(Records for this exercise Opens)

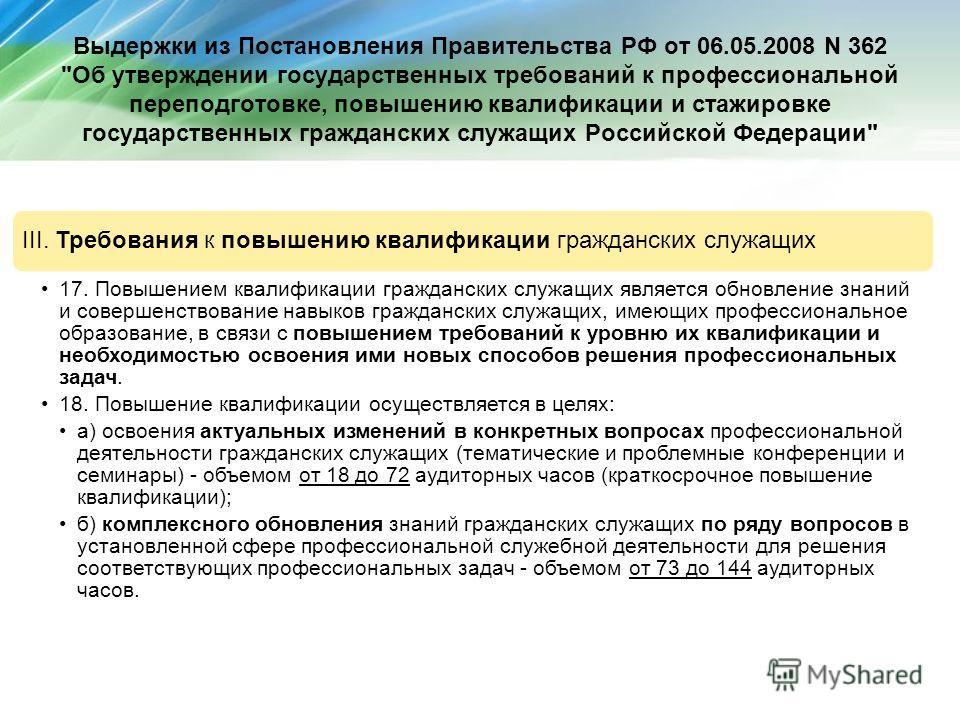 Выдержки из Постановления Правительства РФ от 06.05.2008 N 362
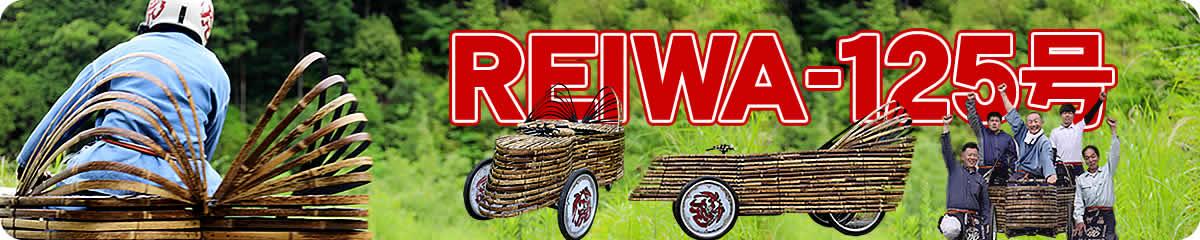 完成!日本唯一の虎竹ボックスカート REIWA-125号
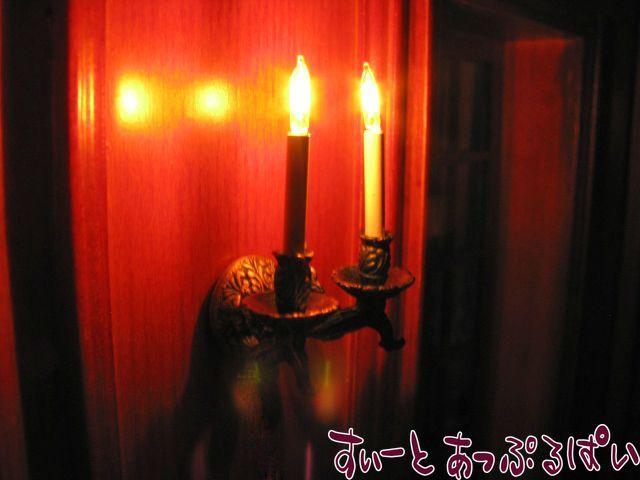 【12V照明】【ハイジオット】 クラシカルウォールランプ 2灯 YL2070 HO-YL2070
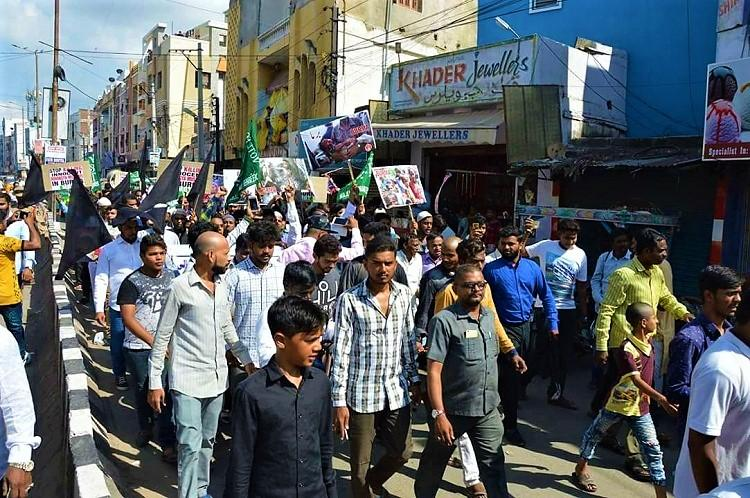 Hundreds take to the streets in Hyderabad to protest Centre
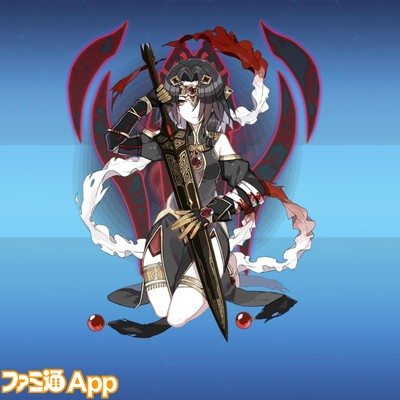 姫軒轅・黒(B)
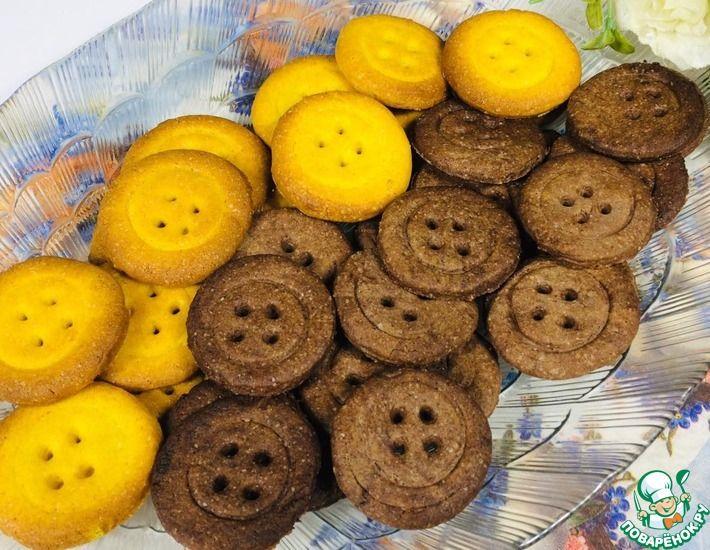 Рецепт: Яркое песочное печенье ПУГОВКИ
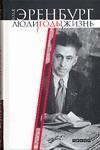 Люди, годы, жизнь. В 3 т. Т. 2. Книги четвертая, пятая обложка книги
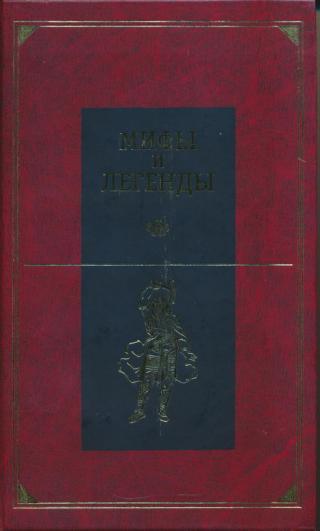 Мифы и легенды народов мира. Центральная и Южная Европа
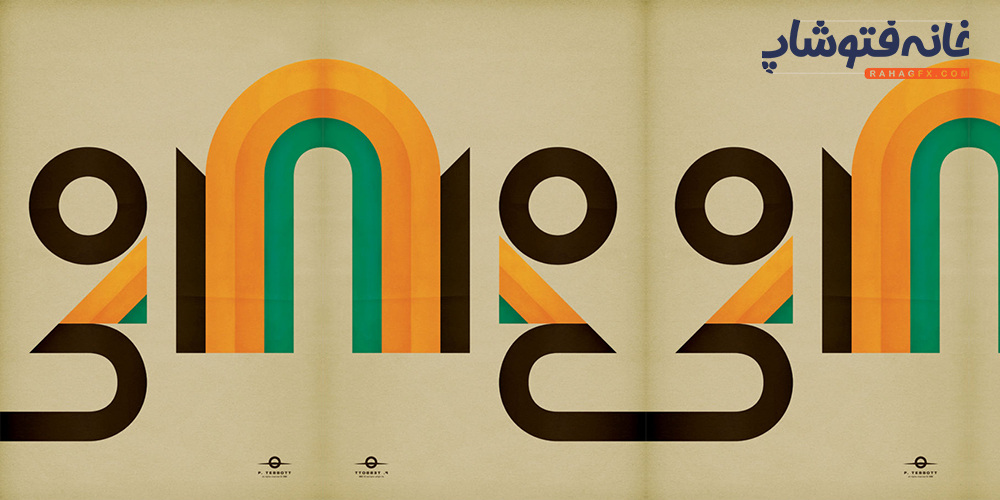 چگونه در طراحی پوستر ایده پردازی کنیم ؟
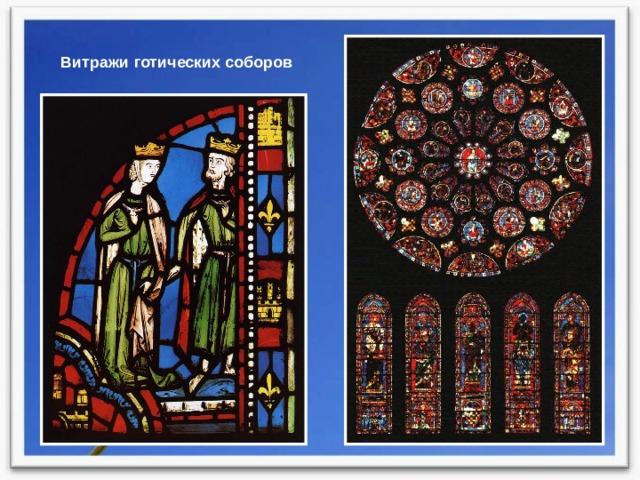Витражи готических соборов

(Records for this exercise Closes)

Exercise =>
Set down exactly the lines running from the beginning of the entries above to the line that contains "Рецепт: Яркое песочное печенье ПУГОВКИ", including both, and leave out pictures.

Your response =>
 Выдержки из Постановления Правительства РФ от 06.05.2008 N 362
 完成!日本唯一の虎竹ボックスカート REIWA-125号
 【12V照明】【ハイジオット】 クラシカルウォールランプ 2灯 YL2070 HO-YL2070
 Hundreds take to the streets in Hyderabad to protest Centre
 姫軒轅・黒(B)
 Рецепт: Яркое песочное печенье ПУГОВКИ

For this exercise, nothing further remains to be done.